Now, whenever you hear "Groovy", you should think "grunt work". That's what Groovy is particularly good at. A very strong case in point is that of web services. Also, that of parsing HTML and XML. Therefore, when you need to interact with web services in your Java application, the most obvious helper language you should think of is Groovy.

Look again at the RSS above and then look at line 11 in the Groovy code below. Here's that line:

def channel = new XmlParser().parse(url).channel
That line gets you the "channel" element in the RSS feed above! Awesome, right? And from there on, the Groovy script below parses the RSS feed, identifying exactly those pieces that are of interest to the JavaFX GUI, resulting in EXACTLY the same result, in approximately 20 lines, as the original does in approximately 250.
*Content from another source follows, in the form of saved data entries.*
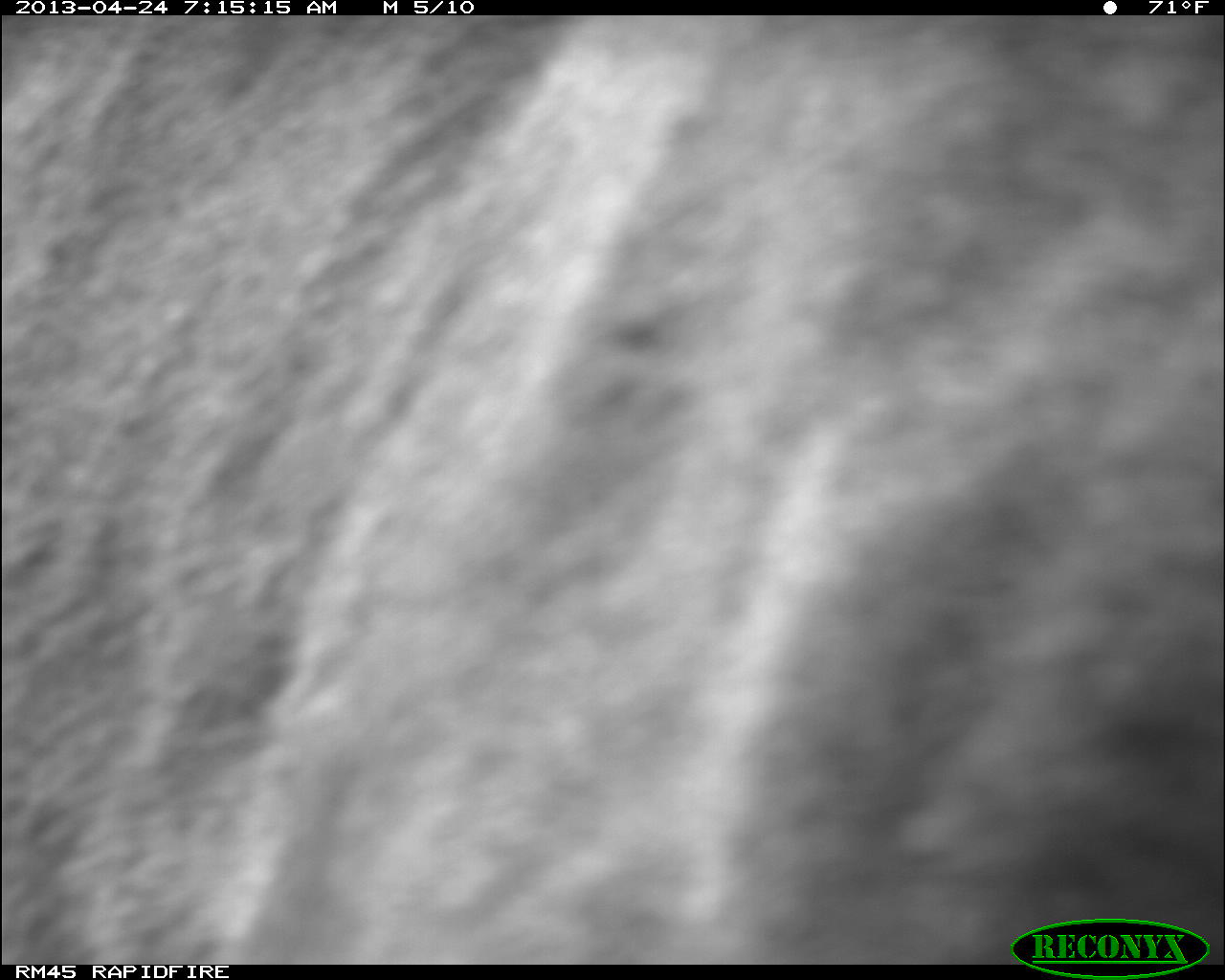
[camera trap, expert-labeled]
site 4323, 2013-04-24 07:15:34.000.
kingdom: Animalia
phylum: Chordata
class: Mammalia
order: Carnivora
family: Felidae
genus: Puma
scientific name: Puma concolor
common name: mountain lion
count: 2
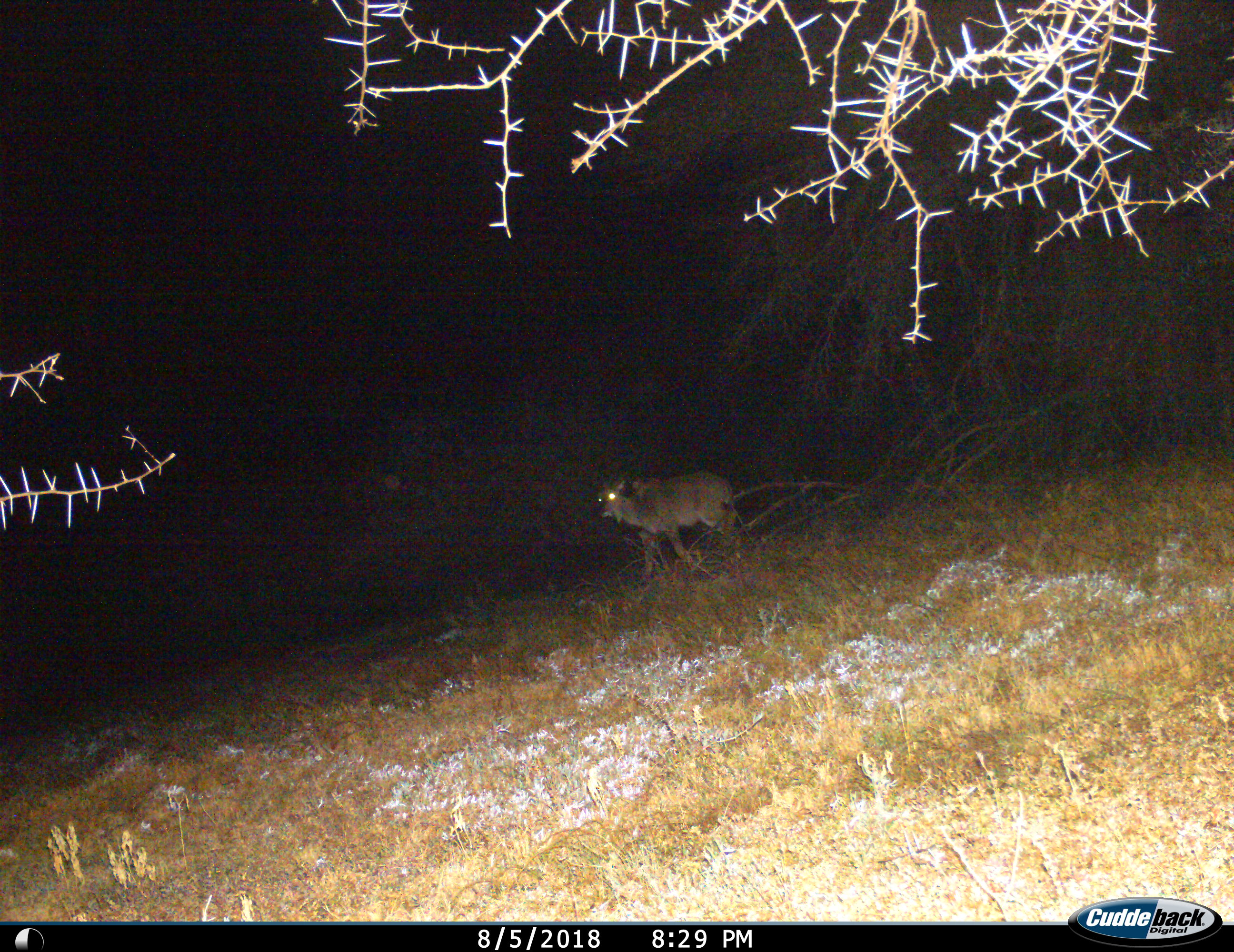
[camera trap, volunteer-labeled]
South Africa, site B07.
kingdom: Animalia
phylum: Chordata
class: Mammalia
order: Artiodactyla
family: Bovidae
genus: Tragelaphus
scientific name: Tragelaphus strepsiceros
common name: greater kudu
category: kudu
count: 1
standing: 14%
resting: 0%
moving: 86%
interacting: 0%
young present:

Take a look at the Groovy snippet below to see how it works, by comparing it to the RSS feed above. Note that this isn't even a snippet! It is the WHOLE Groovy web service class. Now that's just plain cool, especially after comparing it again to the original monstrosity.

package weatherfx.service

class YahooWeatherServiceG {
static YW = new groovy.xml.Namespace("http://xml.weather.yahoo.com/ns/rss/1.0")

def forecasts

YahooWeatherServiceG(String code, boolean celsius) {
def url = "http://weather.yahooapis.com/forecastrss?u=f&p=$code"
println url.toURL().text
def channel = new XmlParser().parse(url).channel
cityName = channel[YW.location].@city
def wind = channel[YW.wind].first()
windSpeed = wind.@speed.toInteger()
windDirection = wind.@direction.toInteger()
def cond = channel.item[YW.condition].first()
temp = cond.@temp.toInteger()
forecasts = channel.item[YW.forecast]

String cityName
int temp
int windSpeed
int windDirection

int getConditionCode(int day=0) { forecasts[day].@code.toInteger() }
int getLowsTemp (int day=0) { forecasts[day].@low.toInteger() }
int getHighsTemp (int day=0) { forecasts[day].@high.toInteger() }

Now, take a moment to imagine how much simpler, effective, and less error-prone it will be to (a) test and (b) maintain the above code, compared to its original pure Java version.

However, there isn't a JavaFX/Groovy cross-compiler yet. So, how to replace your Java web service code with the above in Groovy? Create a separate project in which you create your Groovy web service. Then add that project to your JavaFX application's classpath. Next, replace the two or three references in your JavaFX application to refer to the Groovy class (which, after compilation, is now a Java class) instead of the original Java class.

In a single picture, the above paragraph gets you the following:

Then run the JavaFX application and you'll have the same result as before, with the difference that the web service code is now handled in Groovy. And... there's no pure Java code in your application at all anymore. Oh, dear. JavaFX creates the GUI, while Groovy does the grunt work in the background. So, farewell, pure Java code?